Bir seneden fazladır bir işyerinde engelli kadrosunda temizlik işinde çalışan bir kadın işçiyim. İşe başladığımda on beş seneden fazladır çalışan bir ablanın yanına verdiler beni. Ben engelli olduğum için Abla bana çok yardımcı oldu. Hem ağır işleri bana yaptırmadı, hem de işi ve gereken kuralları öğretti. Daha sonra Ablayı alıp başka bir bölüme verdiler. Ben çalıştığım bölümde tek kaldım. Engelli olduğum için çok zorlanıyorum. Yani önceden iki kişinin yaptığı işi tek başıma yapıyorum. Diğer arkadaşlarımın her biri de iki ayrı katın işini yapıyorlar. Yol parası, asgari geçim indirimi ve engelli indirimi dâhil 1350 lira maaş alıyorum. Diğer arkadaşlarımın da çoğu yıllardır çalışmalarına rağmen yol parası dâhil 1350-1400 civarı maaş alıyorlar.
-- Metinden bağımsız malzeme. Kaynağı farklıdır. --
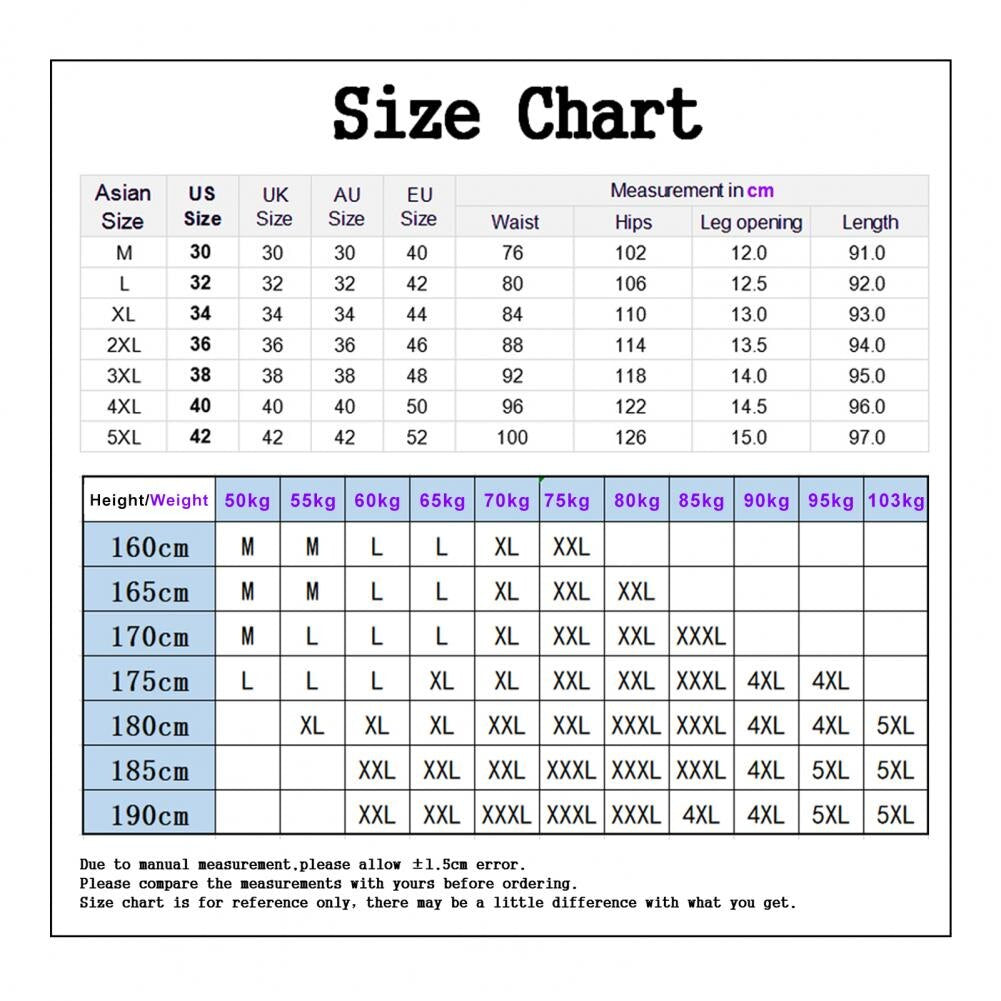 Pants Cargo Pants Trousers for Men Men'S Clothing Sports Pants Thin Male Men Beam Feet Cargo Pants Fitness Long Pants Trousers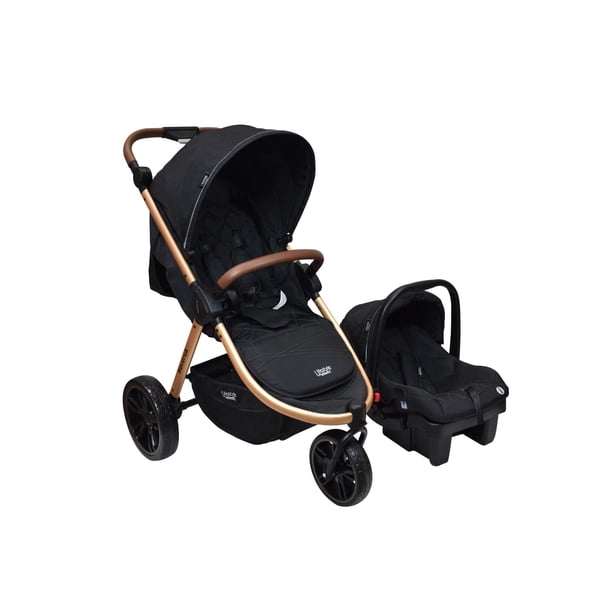 Sistema de viaje Lifestyle by Infanti Maverick negro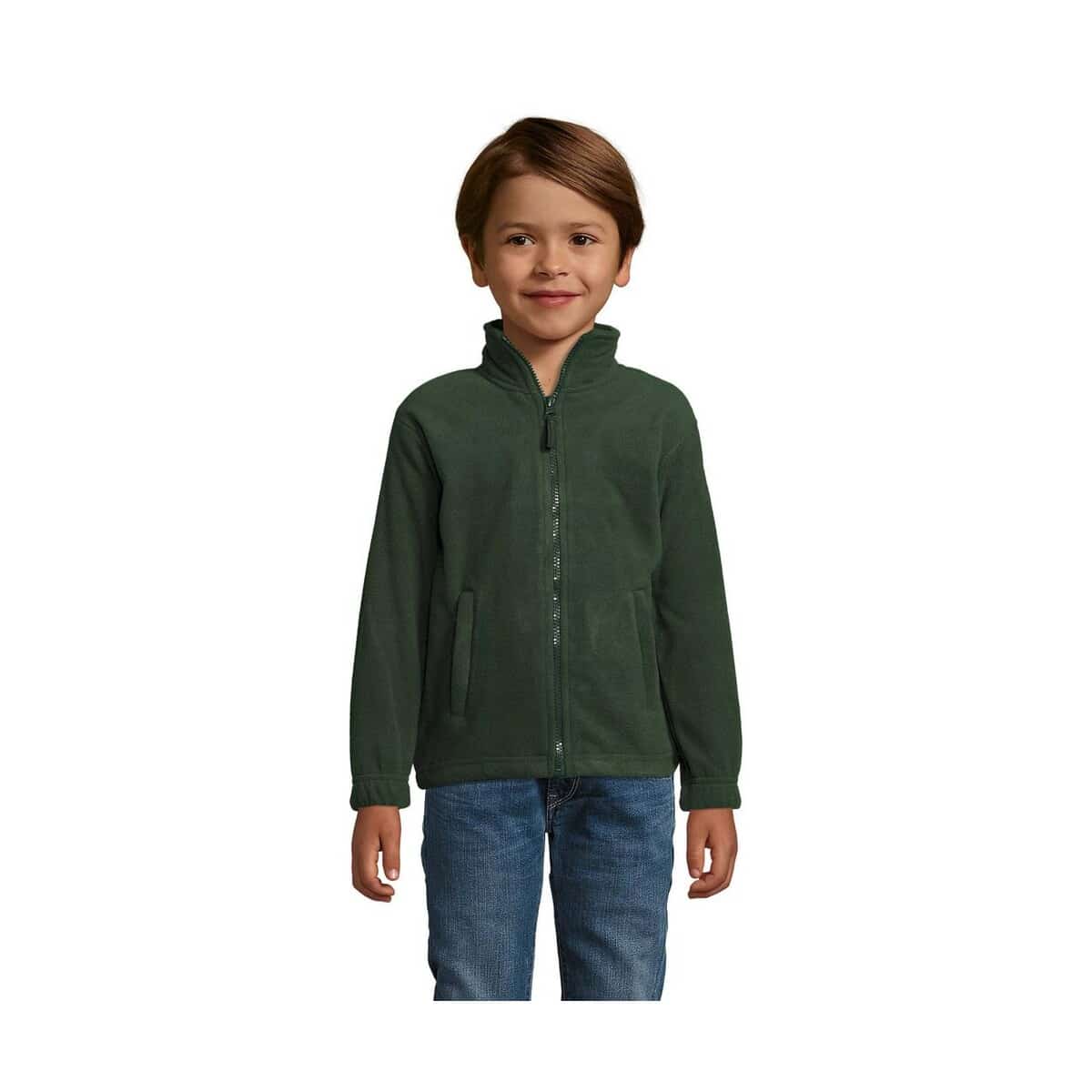 NORTH Dziecięcy polar 300g NORTH KIDS s00589-fi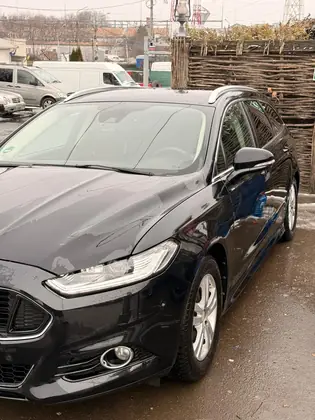 Ford Mondeo Euro6 , masina personala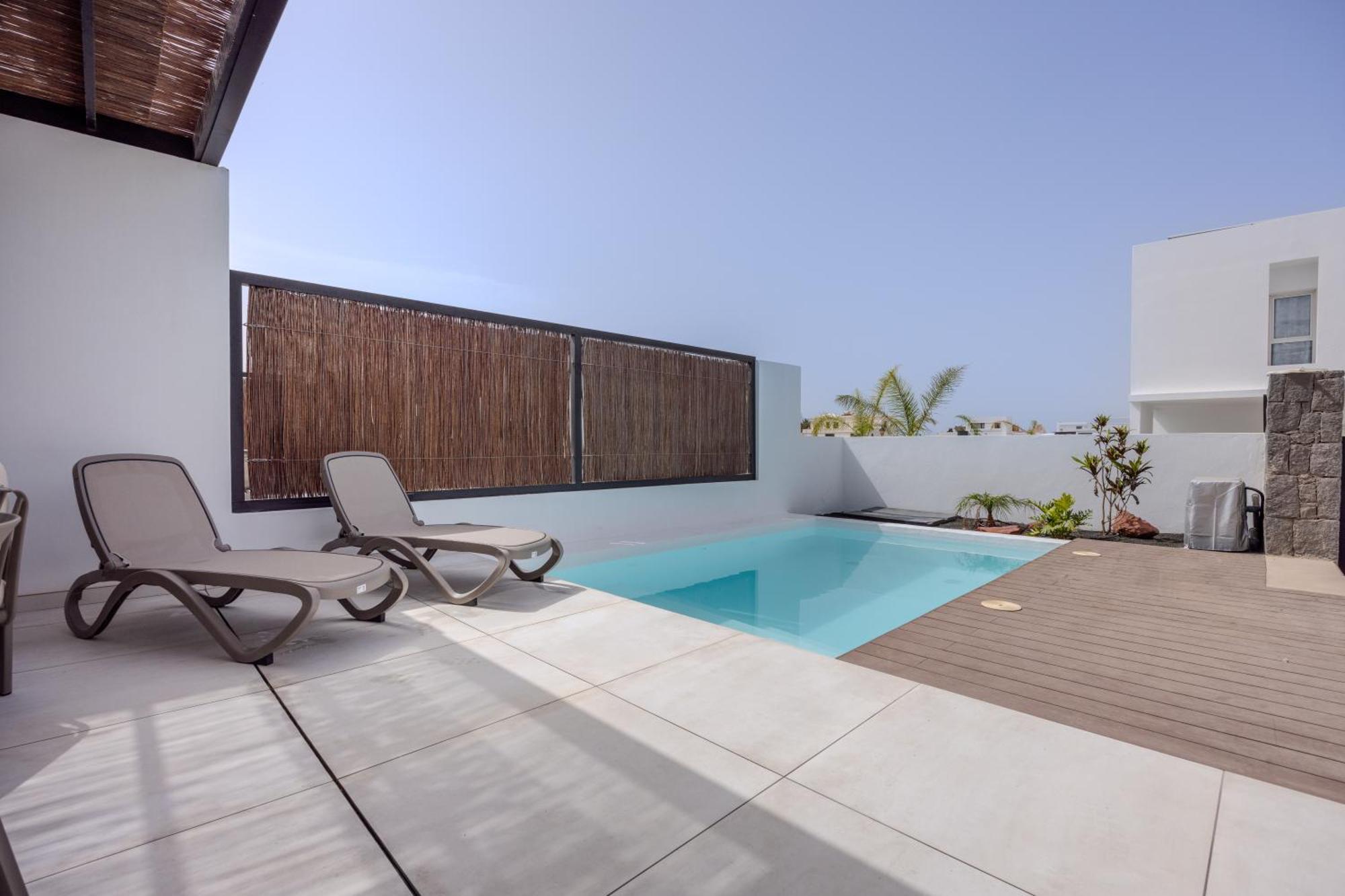 Serena Holiday Homes By Livvo Πλάγια Μπλάνκα Εξωτερικό φωτογραφία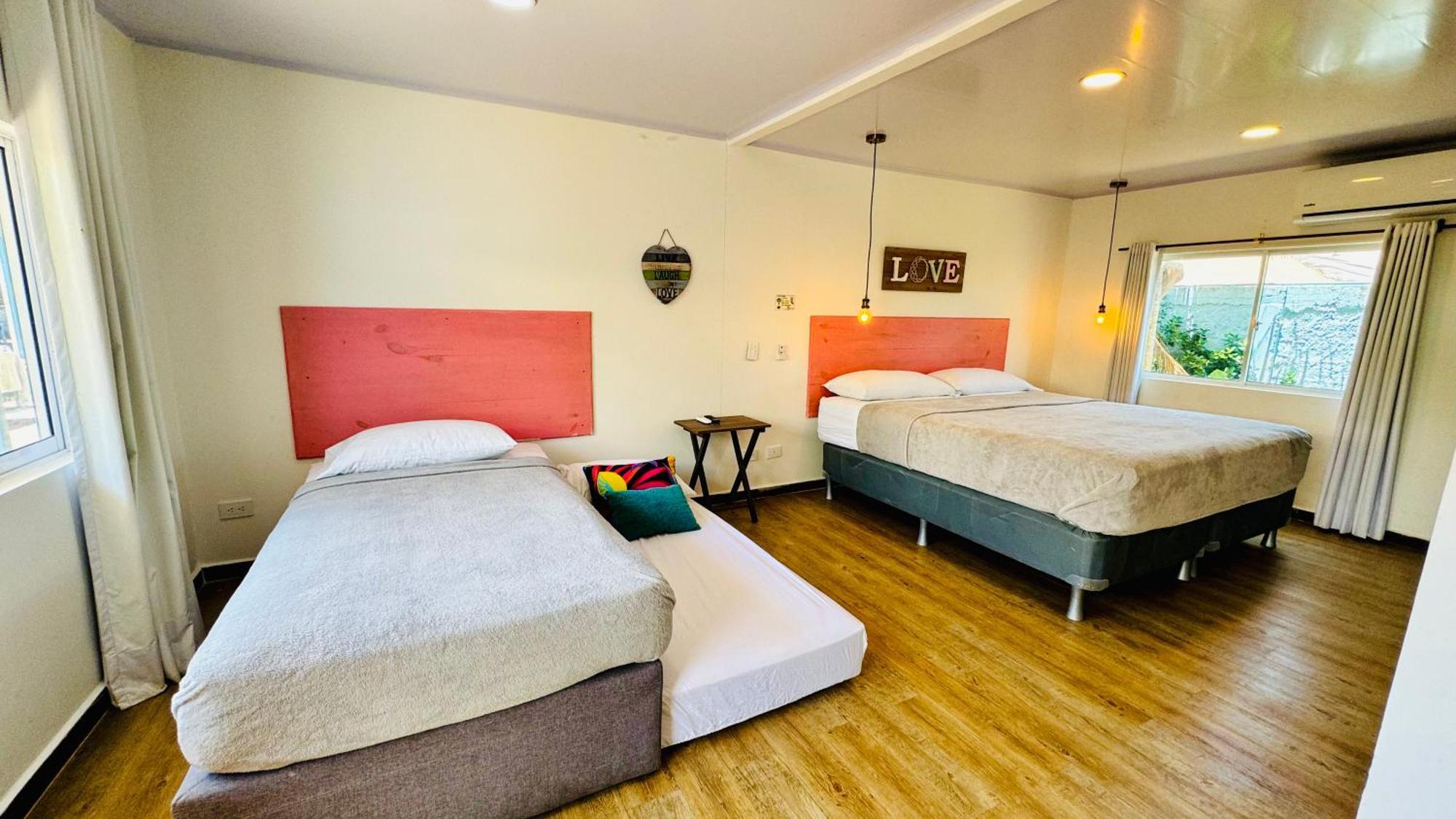 Be Happy Hotel San Andres  Ngoại thất bức ảnh
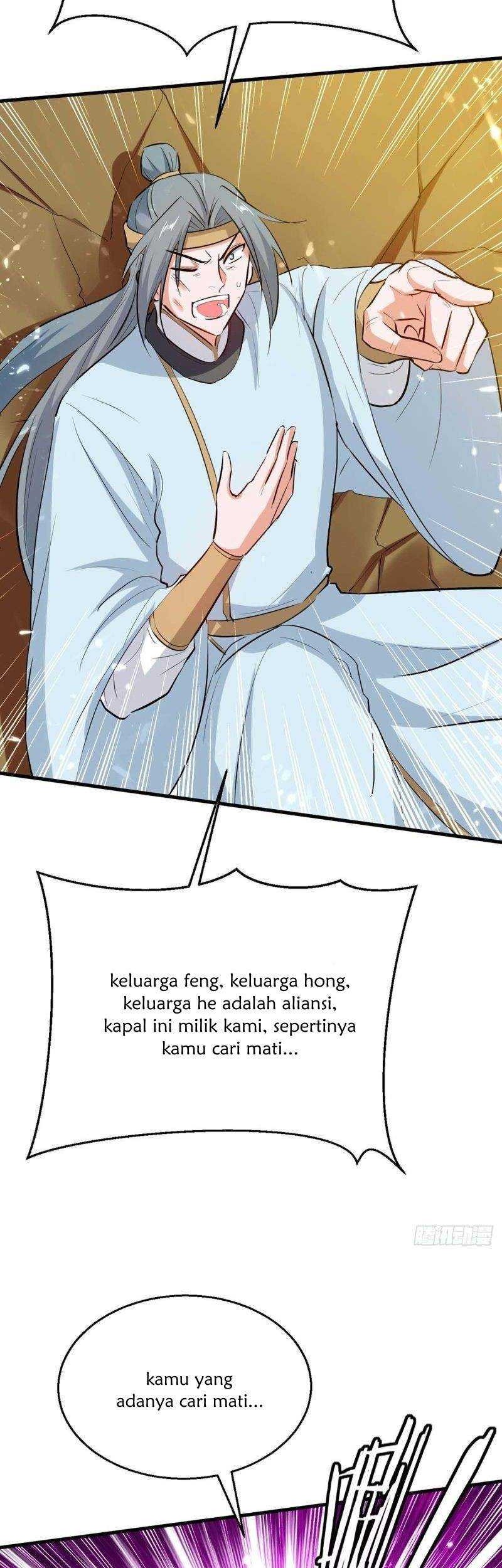 Return of Xiandi Chapter 246 - halaman 18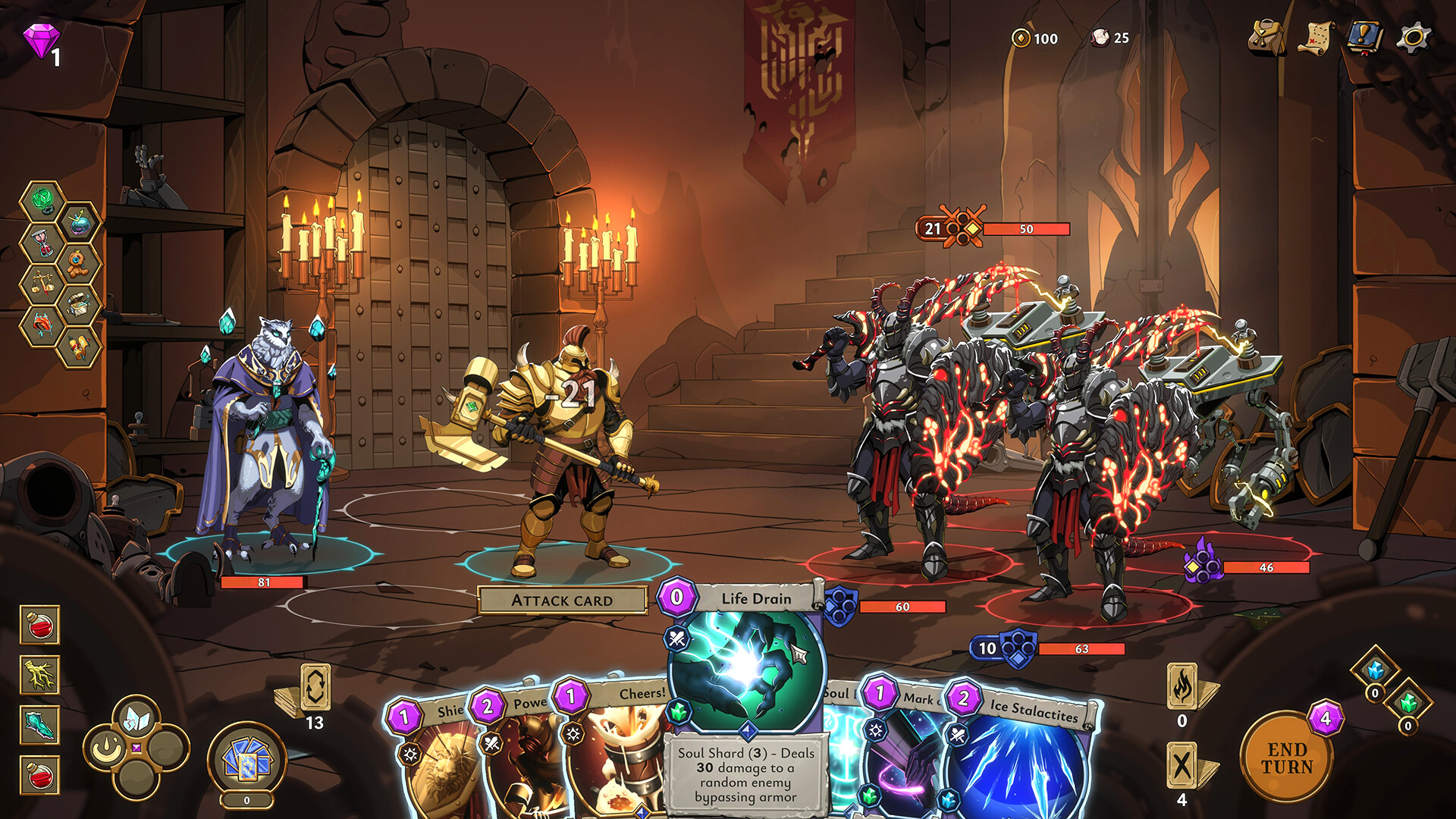 Everwayne screenshot 4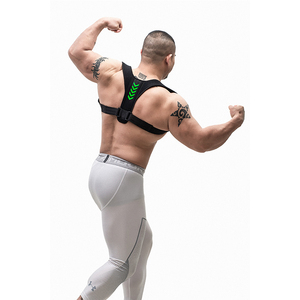 Bán buôn Chất lượng cao Neoprene tư thế Corrector vai trở lại hỗ trợ cho nam giới và phụ nữ - Product Image 6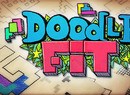 Doodle Fit is Coming to DSiWare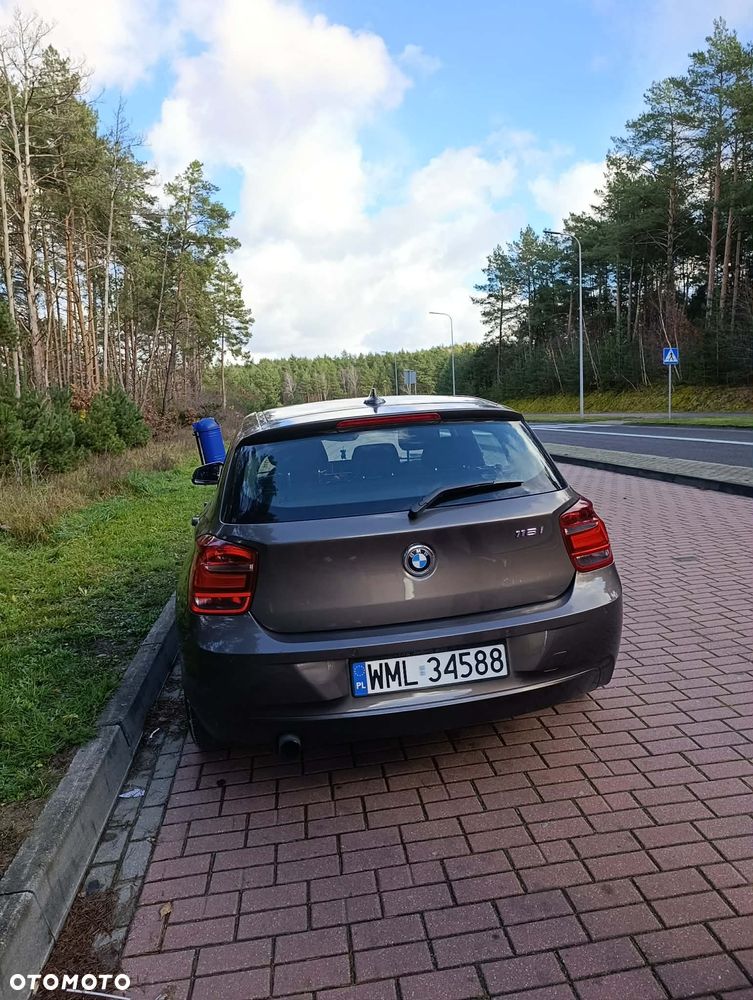 BMW Seria 1 116i - 21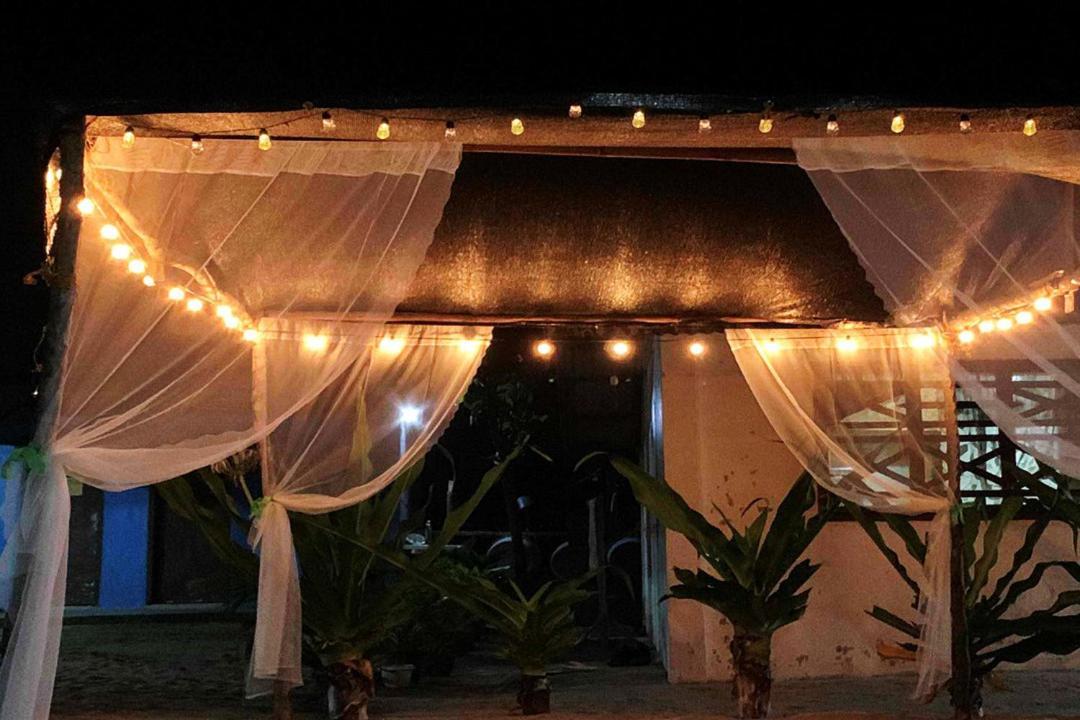 Shalom Camp Hotel El Nido Eksteriør billede
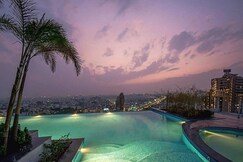 the grand anukampa hotel nitya studio apartments, Jaipur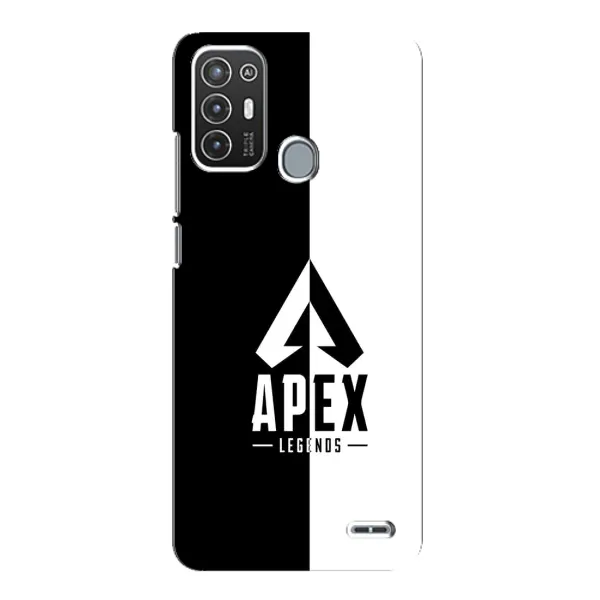 Чехол с принтом «APEX» для ZTE Blade A72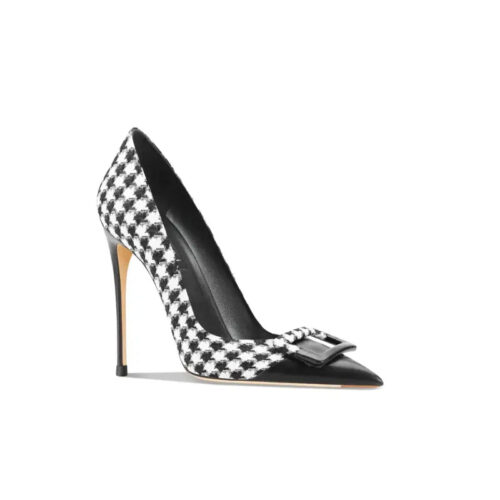 Party Pointy High Heels Pumps – Image 4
Asgari ücret 1300 lira olacak diye işyerinde bize uygulanan baskı iyiden iyiye arttı. “Asgari ücret 1300 lira olacak” deniyor. Ama asgari geçim indirimi 1300 liranın içinde mi, dışında mı o da belli değil. Zaten iki kişinin yapabileceği işi tek başımıza yapıyoruz. Bu da yetmezmiş gibi niyetlerini açıkça söylemeseler de daha fazla baskı yapmaya başladılar. Biz de kendi aramızda konuşurken “acaba maaşlarımız asgari ücretin üzerinde olduğu için, hiç zam vermemek için mi bunları yapıyorlar?” diye birbirimize soruyoruz.
Yemek molamız bir saat. Ama biz yemekten sonra hemen işe başlıyoruz ki saat beşe kadar işimizi bitirebilelim. Sabah ve öğleden sonra çay molamız var. Ama gidip çayımızı alıp oturarak içemiyoruz. Çayımızı alıp patronlara ve müdürlere görünmemek için soyunma odasında, onlara görünmeyeceğimiz yerlerde gizlenerek içmek zorunda kalıyoruz. Çayımızı alıp oturarak rahat bir şekilde içemiyoruz. Beş dakika olsun dinlenmeye bile izin vermiyorlar. Yorulduğumuzda, beş dakika oturduğumuzu gördüklerinde kızıyorlar “oturmayın, çalışın” diyorlar. Bizi her dakika gözetliyorlar. Zaten yaptığımız iş belli. İşimizi akşam mesai bitimine kadar bitirmek için kendimizle yarışıyoruz. Buna rağmen her fırsatta tepemize dikiliyorlar. “İşinizi bitirmeden çıkmayın” diyorlar. Bazı günler işimiz bitmediği için mesai bitiminden sonra da çalışmak zorunda kalıyoruz. Fazla mesai parası vermemek için müdürlere “giriş saat 8, çıkış 5 yazın” diyor patronlarımız. Sabah saat 8’de işe başlamak zorundayız. Ama akşam çıkışımız her gün saat 5’te olmuyor. İşimiz bitmediği için bazen saat 5’i geçiyor, 5 buçuğa kadar kalıp işimizi bitiriyoruz.
Ben %68 engelli biri olarak, işyerinin koşulları çok zor olmasına ve bedenimi zorlamasına rağmen elimden gelenin fazlasını yaparak bu işyerinde kaldım ve ilk senemi doldurdum. Bu bir seneyi nasıl doldurduğumu bir ben bilirim. Oysa işverenin daha uygun ve bu kadar yorup canımı çıkartmayacak biçimde çalıştırması gerekiyor. Ama işverenimizde insaf ve vicdan yok. Diğer arkadaşlarımın da işleri hiç kolay değil. Benim işimin iki katı kadar ağır ve zor işleri. Bu çalışmayla yarın bir gün onlar da birer engelli durumuna gelecekler. İşverenimiz bizim sağlığımızı düşünmüyor. Hatta hiçe sayıyor. Bizim sırtımızdan kazandıkları paranın küçücük bir parçasını bize veriyorlar. Onu da çok görüyorlar. Biz olmazsak o kocaman binayı kim temizleyecek, kendileri mi? Bu işverenler nankörler. Ne kadar iş yapsak da gözlerine görünmüyor.